If you have you missed doing this the first time around you can still let your system know the preferred application you would like for a specific file type at any time. If the program code shows up in a separate window, use the File > Save Page As option and save the file to a location on your computer. Now, locate the newly saved file and right-click on it so that a dialog box similar to this appears:


The key selection here is the Open With option. If SAS does not appear on the list, then use the Choose Program... option. You should get a dialog box that looks like this:

Screenshot of Windows 'open with' window

Be sure to check the box that we have circled in red - "Always use the selected program to open this kind of file."

You can test this using the Launch button at the bottom of this page.

Not to worry! If the configuration has not been specified, your browser will display the text of SAS program in a new window. All you need to do is copy and paste the text of this SAS program file into your SAS Program Editor window.

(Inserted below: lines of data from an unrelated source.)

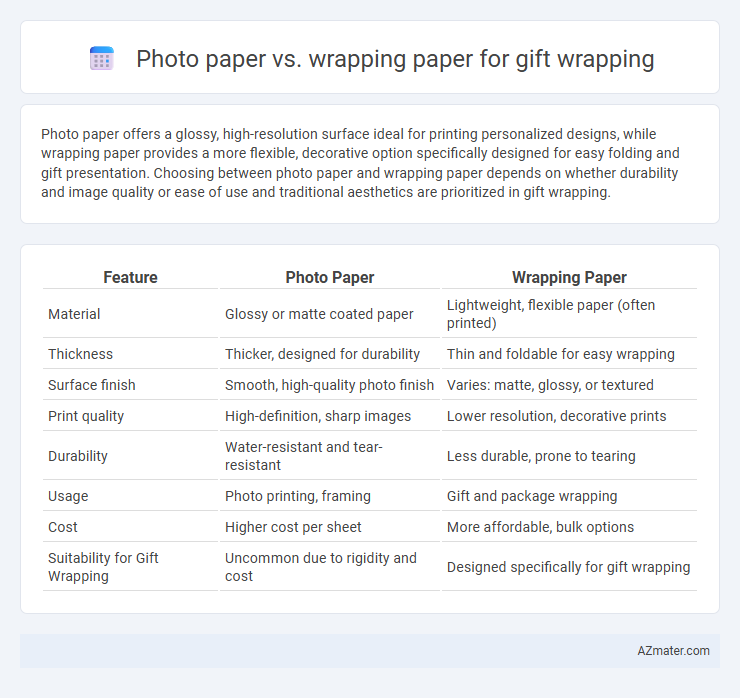 Photo paper vs. wrapping paper for gift wrapping

Photo paper offers a glossy, high-resolution surface ideal for printing personalized designs, while wrapping paper provides a more flexible, decorative option specifically designed for easy folding and gift presentation. Choosing between photo paper and wrapping paper depends on whether durability and image quality or ease of use and traditional aesthetics are prioritized in gift wrapping.

| Feature | Photo Paper | Wrapping Paper |
|---|---|---|
| Material | Glossy or matte coated paper | Lightweight, flexible paper (often printed) |
| Thickness | Thicker, designed for durability | Thin and foldable for easy wrapping |
| Surface finish | Smooth, high-quality photo finish | Varies: matte, glossy, or textured |
| Print quality | High-definition, sharp images | Lower resolution, decorative prints |
| Durability | Water-resistant and tear-resistant | Less durable, prone to tearing |
| Usage | Photo printing, framing | Gift and package wrapping |
| Cost | Higher cost per sheet | More affordable, bulk options |
| Suitability for Gift Wrapping | Uncommon due to rigidity and cost | Designed specifically for gift wrapping |

AZmater.com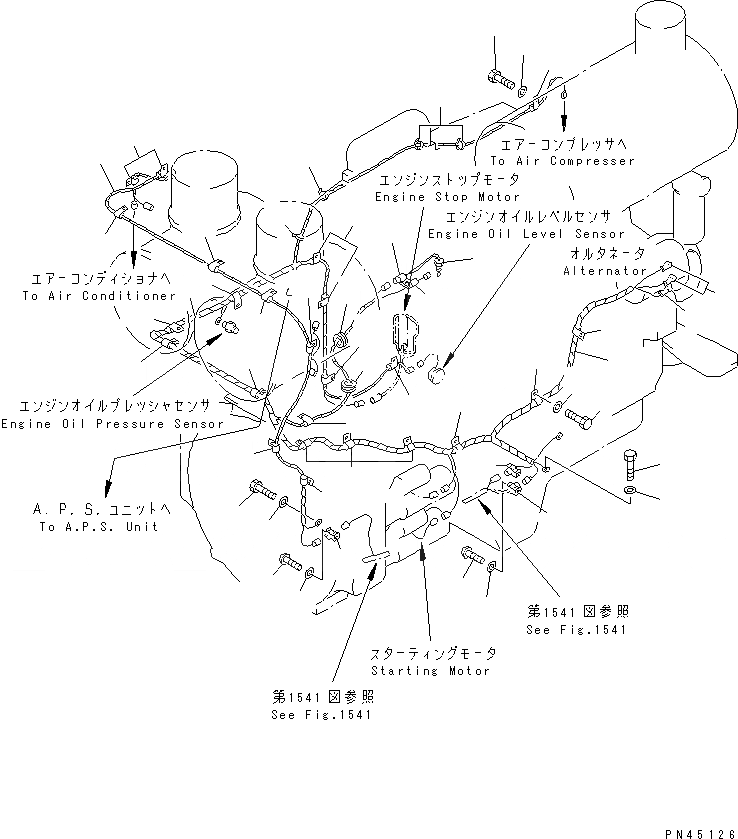 エアーコンプレッサへ
To Air Compresser

エンジンストップモータ
Engine Stop Motor

エンジンオイルレベルセンサ
Engine Oil Level Sensor

オルタネータ
Alternator

エアーコンディショナへ
To Air Conditioner

エンジンオイルプレッシャセンサ
Engine Oil Pressure Sensor

A. P. S. ユニットへ
To A.P.S. Unit

第1541図参照
See Fig.1541

スターティングモータ
Starting Motor

第1541図参照
See Fig.1541

PN45126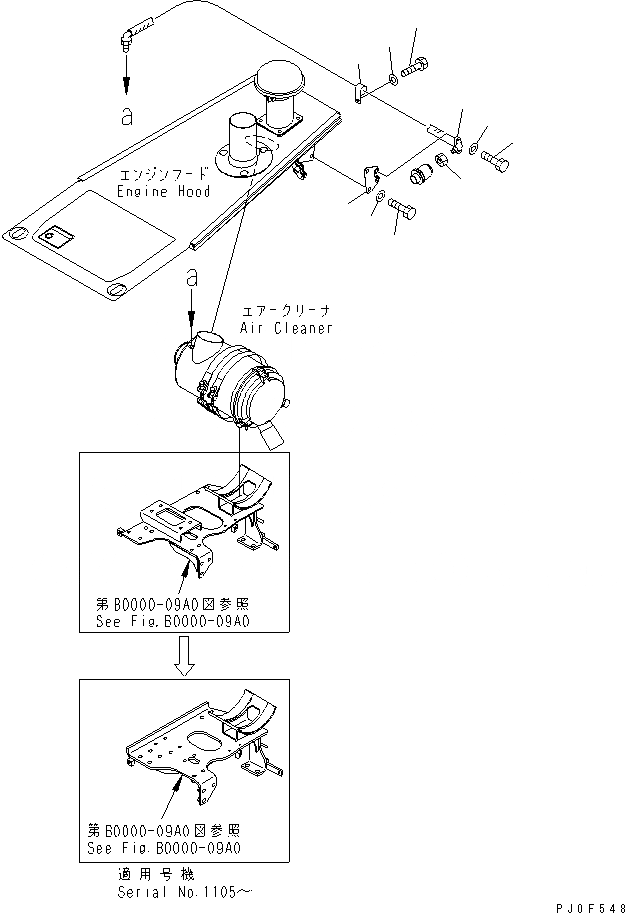 a

エンジンフード
Engine Hood

a

エアークリーナ
Air Cleaner

第B0000-09A0図参照
See Fig.B0000-09A0

第B0000-09A0図参照
See Fig.B0000-09A0

適用号機
Serial No.1105～

PJ0F548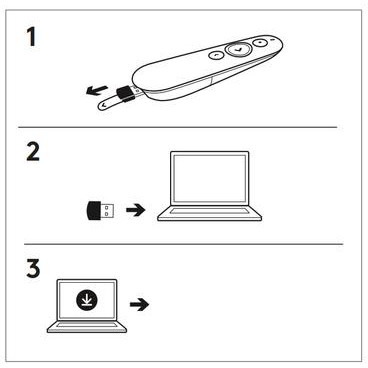 1

2

3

Configuring your computer to do this automatically provides convenience, but you always should have access to the text of the SAS program itself.


Datasets are presented within the context of the lesson, usually found within the narrative of an example as regular links. The links are the text or data files where the data is stored. Data files typically include the file extension .txt and will open in a new window when clicked.

If you want to download and save this file to a specific location on your computer, right-click the link and select the Save Link As option (see right). A Save dialog box will be displayed and allow you to save the text file to the location you choose on your computer. Try doing it with this data set: dogs.txt.

Free SAS eLearning Resources

For Educators:

SAS provides free e-learning and training resources for professors through the SAS Educator Portal. To access these resources, educators need to create a SAS Profile using their .EDU email address. This profile will enable them to request access to the SAS Educator Portal and take advantage of its offerings.

The SAS Educator Portal is designed specifically for professors, providing them with access to a wide range of SAS resources. The wealth of resources are provided to support educators in teaching SAS to their students.

For Students:

SAS offers free e-learning and training resources for students through the SAS Skill Builder Portal. To access these resources, students must create a SAS Profile using their .EDU email address. Once they have created a profile, they can request access to the SAS Skill Builder Portal and start learning SAS.

The SAS Skill Builder Portal is designed to help students build their SAS skills and knowledge. It offers a range of resources designed so students can gain the skills they need to succeed in their academic and professional careers.




What is SPSS?

According to the SPSS website:

"The IBM SPSS® software platform offers advanced statistical analysis, a vast library of machine-learning algorithms, text analysis, open-source extensibility, integration with big data and seamless deployment into applications. Its ease of use, flexibility and scalability make IBM SPSS accessible to users with all skill levels and outfits projects of all sizes and complexity to help you and your organization to find new opportunities, improve efficiency and minimize risk."

Obtaining a copy of the SPSS applications

See the Statistical Software page for information regarding obtaining a copy of SPSS. Please note that the SPSS Student License and Media expires annually in August.